▶ _What this task involves_
Print each of the entries exactly, leaving nothing out.

▶ _Records_
+ + + + +

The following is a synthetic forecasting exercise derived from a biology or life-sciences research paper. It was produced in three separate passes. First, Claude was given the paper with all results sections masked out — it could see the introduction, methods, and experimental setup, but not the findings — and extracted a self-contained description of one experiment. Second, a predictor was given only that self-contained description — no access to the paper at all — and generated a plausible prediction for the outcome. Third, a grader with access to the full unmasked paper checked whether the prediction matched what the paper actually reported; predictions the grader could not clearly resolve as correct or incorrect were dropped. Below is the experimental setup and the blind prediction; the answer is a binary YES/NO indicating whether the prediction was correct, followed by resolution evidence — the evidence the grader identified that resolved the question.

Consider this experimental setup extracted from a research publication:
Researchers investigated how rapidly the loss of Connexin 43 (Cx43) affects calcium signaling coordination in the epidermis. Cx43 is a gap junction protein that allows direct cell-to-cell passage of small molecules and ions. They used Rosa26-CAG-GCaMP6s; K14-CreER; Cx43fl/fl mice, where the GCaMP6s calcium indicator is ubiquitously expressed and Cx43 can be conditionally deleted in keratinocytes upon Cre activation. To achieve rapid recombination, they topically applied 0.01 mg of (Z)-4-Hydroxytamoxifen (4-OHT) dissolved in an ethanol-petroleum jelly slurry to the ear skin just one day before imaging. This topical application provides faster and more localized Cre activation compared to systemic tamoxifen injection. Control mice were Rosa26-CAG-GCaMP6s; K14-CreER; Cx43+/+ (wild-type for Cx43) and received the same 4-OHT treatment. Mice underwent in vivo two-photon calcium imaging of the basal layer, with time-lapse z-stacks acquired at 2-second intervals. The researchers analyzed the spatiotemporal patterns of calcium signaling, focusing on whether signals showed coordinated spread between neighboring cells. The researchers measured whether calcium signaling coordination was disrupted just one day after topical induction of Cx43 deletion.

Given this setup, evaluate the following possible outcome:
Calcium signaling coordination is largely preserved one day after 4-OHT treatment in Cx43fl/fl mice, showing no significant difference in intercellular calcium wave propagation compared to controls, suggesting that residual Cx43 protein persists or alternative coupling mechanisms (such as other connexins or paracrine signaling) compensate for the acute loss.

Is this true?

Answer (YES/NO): NO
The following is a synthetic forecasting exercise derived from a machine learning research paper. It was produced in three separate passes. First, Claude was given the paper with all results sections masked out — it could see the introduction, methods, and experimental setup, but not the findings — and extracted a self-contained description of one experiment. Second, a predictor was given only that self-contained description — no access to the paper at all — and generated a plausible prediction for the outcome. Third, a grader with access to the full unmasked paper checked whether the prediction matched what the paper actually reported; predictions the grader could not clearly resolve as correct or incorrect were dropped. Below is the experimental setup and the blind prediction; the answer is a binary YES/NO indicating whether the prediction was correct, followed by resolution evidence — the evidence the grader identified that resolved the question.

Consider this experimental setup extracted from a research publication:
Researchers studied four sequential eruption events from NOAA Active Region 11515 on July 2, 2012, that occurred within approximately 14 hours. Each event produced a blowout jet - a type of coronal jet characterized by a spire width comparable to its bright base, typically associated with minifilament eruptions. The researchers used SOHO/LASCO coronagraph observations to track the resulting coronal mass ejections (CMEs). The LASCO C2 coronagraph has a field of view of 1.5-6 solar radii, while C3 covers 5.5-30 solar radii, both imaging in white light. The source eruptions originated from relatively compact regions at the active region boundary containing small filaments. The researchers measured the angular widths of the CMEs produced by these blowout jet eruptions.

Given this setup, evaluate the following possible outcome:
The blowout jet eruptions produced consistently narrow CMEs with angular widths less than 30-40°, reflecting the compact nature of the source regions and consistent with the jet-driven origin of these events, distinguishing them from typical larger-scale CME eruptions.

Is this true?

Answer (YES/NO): NO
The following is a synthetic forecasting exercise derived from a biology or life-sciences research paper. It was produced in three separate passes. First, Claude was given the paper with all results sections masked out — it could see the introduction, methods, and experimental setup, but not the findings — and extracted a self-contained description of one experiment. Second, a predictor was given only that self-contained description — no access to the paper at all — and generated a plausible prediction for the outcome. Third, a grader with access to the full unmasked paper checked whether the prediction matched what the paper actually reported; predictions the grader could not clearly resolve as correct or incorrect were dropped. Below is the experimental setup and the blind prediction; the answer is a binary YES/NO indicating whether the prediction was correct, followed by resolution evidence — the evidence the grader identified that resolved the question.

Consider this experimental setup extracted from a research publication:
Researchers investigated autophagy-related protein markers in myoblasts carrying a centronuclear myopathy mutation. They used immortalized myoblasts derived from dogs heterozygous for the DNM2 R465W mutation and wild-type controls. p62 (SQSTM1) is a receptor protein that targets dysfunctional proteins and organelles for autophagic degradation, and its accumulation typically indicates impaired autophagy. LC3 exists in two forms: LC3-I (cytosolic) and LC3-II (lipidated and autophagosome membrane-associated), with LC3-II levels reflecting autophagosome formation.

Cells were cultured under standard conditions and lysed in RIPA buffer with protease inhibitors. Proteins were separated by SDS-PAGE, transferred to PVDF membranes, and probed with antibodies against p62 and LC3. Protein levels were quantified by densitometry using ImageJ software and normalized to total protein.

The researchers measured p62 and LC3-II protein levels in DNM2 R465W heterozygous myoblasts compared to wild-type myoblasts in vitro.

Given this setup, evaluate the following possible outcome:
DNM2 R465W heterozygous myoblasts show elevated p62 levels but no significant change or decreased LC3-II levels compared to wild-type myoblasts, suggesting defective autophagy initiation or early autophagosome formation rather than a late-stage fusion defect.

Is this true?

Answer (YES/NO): NO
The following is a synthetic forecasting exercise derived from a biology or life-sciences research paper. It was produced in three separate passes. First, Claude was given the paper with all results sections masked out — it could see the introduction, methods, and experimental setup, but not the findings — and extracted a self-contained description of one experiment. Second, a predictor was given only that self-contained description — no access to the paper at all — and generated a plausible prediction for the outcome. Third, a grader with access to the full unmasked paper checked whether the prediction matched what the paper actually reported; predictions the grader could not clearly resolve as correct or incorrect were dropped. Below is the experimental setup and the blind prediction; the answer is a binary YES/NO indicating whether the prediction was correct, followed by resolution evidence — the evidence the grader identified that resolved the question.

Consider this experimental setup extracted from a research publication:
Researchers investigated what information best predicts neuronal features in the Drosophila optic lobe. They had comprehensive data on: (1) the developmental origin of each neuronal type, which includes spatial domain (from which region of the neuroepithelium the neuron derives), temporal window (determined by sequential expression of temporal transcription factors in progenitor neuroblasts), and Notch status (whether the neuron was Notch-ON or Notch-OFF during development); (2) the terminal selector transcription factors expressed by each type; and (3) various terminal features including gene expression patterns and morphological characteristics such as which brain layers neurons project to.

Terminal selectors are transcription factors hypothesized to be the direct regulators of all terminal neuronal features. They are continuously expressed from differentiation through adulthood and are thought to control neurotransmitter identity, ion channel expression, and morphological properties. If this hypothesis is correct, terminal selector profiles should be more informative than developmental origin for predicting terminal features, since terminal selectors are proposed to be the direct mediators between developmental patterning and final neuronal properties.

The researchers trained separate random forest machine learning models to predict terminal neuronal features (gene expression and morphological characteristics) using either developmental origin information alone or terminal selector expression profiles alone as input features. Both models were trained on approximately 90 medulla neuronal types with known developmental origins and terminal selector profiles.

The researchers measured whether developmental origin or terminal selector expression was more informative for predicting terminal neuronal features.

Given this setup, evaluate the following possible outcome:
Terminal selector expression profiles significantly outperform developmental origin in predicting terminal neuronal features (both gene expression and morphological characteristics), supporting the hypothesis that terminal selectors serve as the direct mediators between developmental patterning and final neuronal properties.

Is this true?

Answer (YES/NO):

+ + + + +

▶ _Exercise result_
The following is a synthetic forecasting exercise derived from a biology or life-sciences research paper. It was produced in three separate passes. First, Claude was given the paper with all results sections masked out — it could see the introduction, methods, and experimental setup, but not the findings — and extracted a self-contained description of one experiment. Second, a predictor was given only that self-contained description — no access to the paper at all — and generated a plausible prediction for the outcome. Third, a grader with access to the full unmasked paper checked whether the prediction matched what the paper actually reported; predictions the grader could not clearly resolve as correct or incorrect were dropped. Below is the experimental setup and the blind prediction; the answer is a binary YES/NO indicating whether the prediction was correct, followed by resolution evidence — the evidence the grader identified that resolved the question.

Consider this experimental setup extracted from a research publication:
Researchers investigated how rapidly the loss of Connexin 43 (Cx43) affects calcium signaling coordination in the epidermis. Cx43 is a gap junction protein that allows direct cell-to-cell passage of small molecules and ions. They used Rosa26-CAG-GCaMP6s; K14-CreER; Cx43fl/fl mice, where the GCaMP6s calcium indicator is ubiquitously expressed and Cx43 can be conditionally deleted in keratinocytes upon Cre activation. To achieve rapid recombination, they topically applied 0.01 mg of (Z)-4-Hydroxytamoxifen (4-OHT) dissolved in an ethanol-petroleum jelly slurry to the ear skin just one day before imaging. This topical application provides faster and more localized Cre activation compared to systemic tamoxifen injection. Control mice were Rosa26-CAG-GCaMP6s; K14-CreER; Cx43+/+ (wild-type for Cx43) and received the same 4-OHT treatment. Mice underwent in vivo two-photon calcium imaging of the basal layer, with time-lapse z-stacks acquired at 2-second intervals. The researchers analyzed the spatiotemporal patterns of calcium signaling, focusing on whether signals showed coordinated spread between neighboring cells. The researchers measured whether calcium signaling coordination was disrupted just one day after topical induction of Cx43 deletion.

Given this setup, evaluate the following possible outcome:
Calcium signaling coordination is largely preserved one day after 4-OHT treatment in Cx43fl/fl mice, showing no significant difference in intercellular calcium wave propagation compared to controls, suggesting that residual Cx43 protein persists or alternative coupling mechanisms (such as other connexins or paracrine signaling) compensate for the acute loss.

Is this true?

Answer (YES/NO): NO
The following is a synthetic forecasting exercise derived from a machine learning research paper. It was produced in three separate passes. First, Claude was given the paper with all results sections masked out — it could see the introduction, methods, and experimental setup, but not the findings — and extracted a self-contained description of one experiment. Second, a predictor was given only that self-contained description — no access to the paper at all — and generated a plausible prediction for the outcome. Third, a grader with access to the full unmasked paper checked whether the prediction matched what the paper actually reported; predictions the grader could not clearly resolve as correct or incorrect were dropped. Below is the experimental setup and the blind prediction; the answer is a binary YES/NO indicating whether the prediction was correct, followed by resolution evidence — the evidence the grader identified that resolved the question.

Consider this experimental setup extracted from a research publication:
Researchers studied four sequential eruption events from NOAA Active Region 11515 on July 2, 2012, that occurred within approximately 14 hours. Each event produced a blowout jet - a type of coronal jet characterized by a spire width comparable to its bright base, typically associated with minifilament eruptions. The researchers used SOHO/LASCO coronagraph observations to track the resulting coronal mass ejections (CMEs). The LASCO C2 coronagraph has a field of view of 1.5-6 solar radii, while C3 covers 5.5-30 solar radii, both imaging in white light. The source eruptions originated from relatively compact regions at the active region boundary containing small filaments. The researchers measured the angular widths of the CMEs produced by these blowout jet eruptions.

Given this setup, evaluate the following possible outcome:
The blowout jet eruptions produced consistently narrow CMEs with angular widths less than 30-40°, reflecting the compact nature of the source regions and consistent with the jet-driven origin of these events, distinguishing them from typical larger-scale CME eruptions.

Is this true?

Answer (YES/NO): NO
The following is a synthetic forecasting exercise derived from a biology or life-sciences research paper. It was produced in three separate passes. First, Claude was given the paper with all results sections masked out — it could see the introduction, methods, and experimental setup, but not the findings — and extracted a self-contained description of one experiment. Second, a predictor was given only that self-contained description — no access to the paper at all — and generated a plausible prediction for the outcome. Third, a grader with access to the full unmasked paper checked whether the prediction matched what the paper actually reported; predictions the grader could not clearly resolve as correct or incorrect were dropped. Below is the experimental setup and the blind prediction; the answer is a binary YES/NO indicating whether the prediction was correct, followed by resolution evidence — the evidence the grader identified that resolved the question.

Consider this experimental setup extracted from a research publication:
Researchers investigated autophagy-related protein markers in myoblasts carrying a centronuclear myopathy mutation. They used immortalized myoblasts derived from dogs heterozygous for the DNM2 R465W mutation and wild-type controls. p62 (SQSTM1) is a receptor protein that targets dysfunctional proteins and organelles for autophagic degradation, and its accumulation typically indicates impaired autophagy. LC3 exists in two forms: LC3-I (cytosolic) and LC3-II (lipidated and autophagosome membrane-associated), with LC3-II levels reflecting autophagosome formation.

Cells were cultured under standard conditions and lysed in RIPA buffer with protease inhibitors. Proteins were separated by SDS-PAGE, transferred to PVDF membranes, and probed with antibodies against p62 and LC3. Protein levels were quantified by densitometry using ImageJ software and normalized to total protein.

The researchers measured p62 and LC3-II protein levels in DNM2 R465W heterozygous myoblasts compared to wild-type myoblasts in vitro.

Given this setup, evaluate the following possible outcome:
DNM2 R465W heterozygous myoblasts show elevated p62 levels but no significant change or decreased LC3-II levels compared to wild-type myoblasts, suggesting defective autophagy initiation or early autophagosome formation rather than a late-stage fusion defect.

Is this true?

Answer (YES/NO): NO
The following is a synthetic forecasting exercise derived from a biology or life-sciences research paper. It was produced in three separate passes. First, Claude was given the paper with all results sections masked out — it could see the introduction, methods, and experimental setup, but not the findings — and extracted a self-contained description of one experiment. Second, a predictor was given only that self-contained description — no access to the paper at all — and generated a plausible prediction for the outcome. Third, a grader with access to the full unmasked paper checked whether the prediction matched what the paper actually reported; predictions the grader could not clearly resolve as correct or incorrect were dropped. Below is the experimental setup and the blind prediction; the answer is a binary YES/NO indicating whether the prediction was correct, followed by resolution evidence — the evidence the grader identified that resolved the question.

Consider this experimental setup extracted from a research publication:
Researchers investigated what information best predicts neuronal features in the Drosophila optic lobe. They had comprehensive data on: (1) the developmental origin of each neuronal type, which includes spatial domain (from which region of the neuroepithelium the neuron derives), temporal window (determined by sequential expression of temporal transcription factors in progenitor neuroblasts), and Notch status (whether the neuron was Notch-ON or Notch-OFF during development); (2) the terminal selector transcription factors expressed by each type; and (3) various terminal features including gene expression patterns and morphological characteristics such as which brain layers neurons project to.

Terminal selectors are transcription factors hypothesized to be the direct regulators of all terminal neuronal features. They are continuously expressed from differentiation through adulthood and are thought to control neurotransmitter identity, ion channel expression, and morphological properties. If this hypothesis is correct, terminal selector profiles should be more informative than developmental origin for predicting terminal features, since terminal selectors are proposed to be the direct mediators between developmental patterning and final neuronal properties.

The researchers trained separate random forest machine learning models to predict terminal neuronal features (gene expression and morphological characteristics) using either developmental origin information alone or terminal selector expression profiles alone as input features. Both models were trained on approximately 90 medulla neuronal types with known developmental origins and terminal selector profiles.

The researchers measured whether developmental origin or terminal selector expression was more informative for predicting terminal neuronal features.

Given this setup, evaluate the following possible outcome:
Terminal selector expression profiles significantly outperform developmental origin in predicting terminal neuronal features (both gene expression and morphological characteristics), supporting the hypothesis that terminal selectors serve as the direct mediators between developmental patterning and final neuronal properties.

Is this true?

Answer (YES/NO):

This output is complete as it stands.